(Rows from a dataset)

— START —

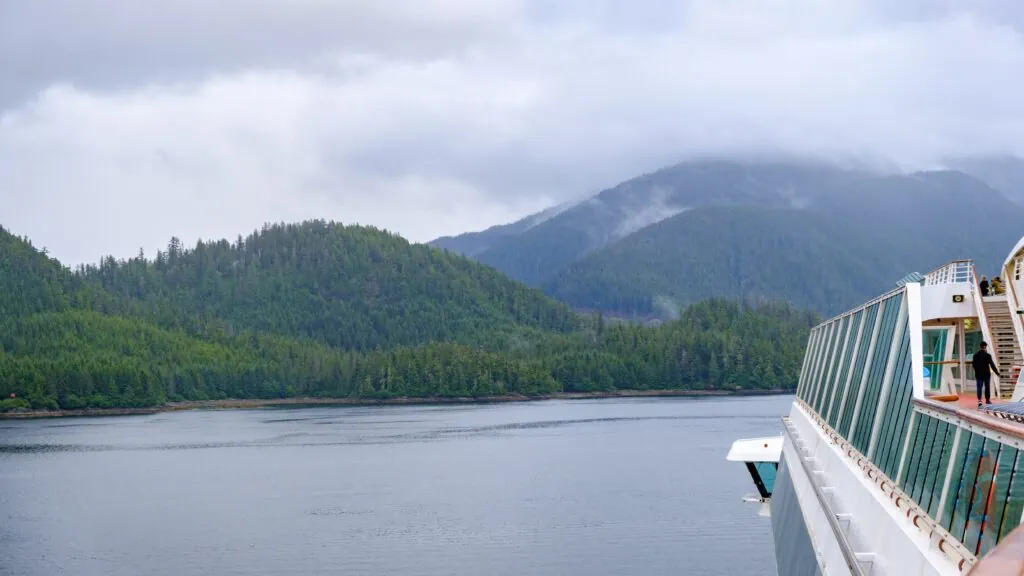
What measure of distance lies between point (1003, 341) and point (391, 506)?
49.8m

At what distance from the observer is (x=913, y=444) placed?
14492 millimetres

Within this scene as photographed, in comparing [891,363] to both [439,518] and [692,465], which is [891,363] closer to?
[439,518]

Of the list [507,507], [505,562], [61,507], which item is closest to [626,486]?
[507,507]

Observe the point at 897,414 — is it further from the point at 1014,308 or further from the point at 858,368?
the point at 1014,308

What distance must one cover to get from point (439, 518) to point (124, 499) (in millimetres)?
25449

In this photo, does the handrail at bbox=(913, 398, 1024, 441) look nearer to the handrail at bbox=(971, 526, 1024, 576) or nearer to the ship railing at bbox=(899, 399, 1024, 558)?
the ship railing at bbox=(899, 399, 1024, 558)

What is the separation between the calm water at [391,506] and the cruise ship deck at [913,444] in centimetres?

— END —

Rewrite the material with each "handrail" replaced by "guardrail" and everything else kept the same. Leave out the pictures.

What measure of distance lies between point (1003, 341) and point (391, 506)?
49.8m

At what distance from the observer is (x=913, y=444) placed?
14492 millimetres

Within this scene as photographed, in comparing [891,363] to both [439,518] and [692,465], which is [891,363] closer to?
[439,518]

Of the list [507,507], [505,562], [61,507], which item is closest to [626,486]?
[507,507]

Observe the point at 897,414 — is it further from the point at 1014,308 or further from the point at 858,368?
the point at 1014,308

What distance must one cover to get from point (439, 518) to point (124, 499) (in millimetres)?
25449

In this photo, does the guardrail at bbox=(913, 398, 1024, 441) look nearer to the guardrail at bbox=(971, 526, 1024, 576) or nearer to the ship railing at bbox=(899, 399, 1024, 558)?
the ship railing at bbox=(899, 399, 1024, 558)

What is the separation between the calm water at [391,506] and the cruise ship deck at [913,444] in centimetres?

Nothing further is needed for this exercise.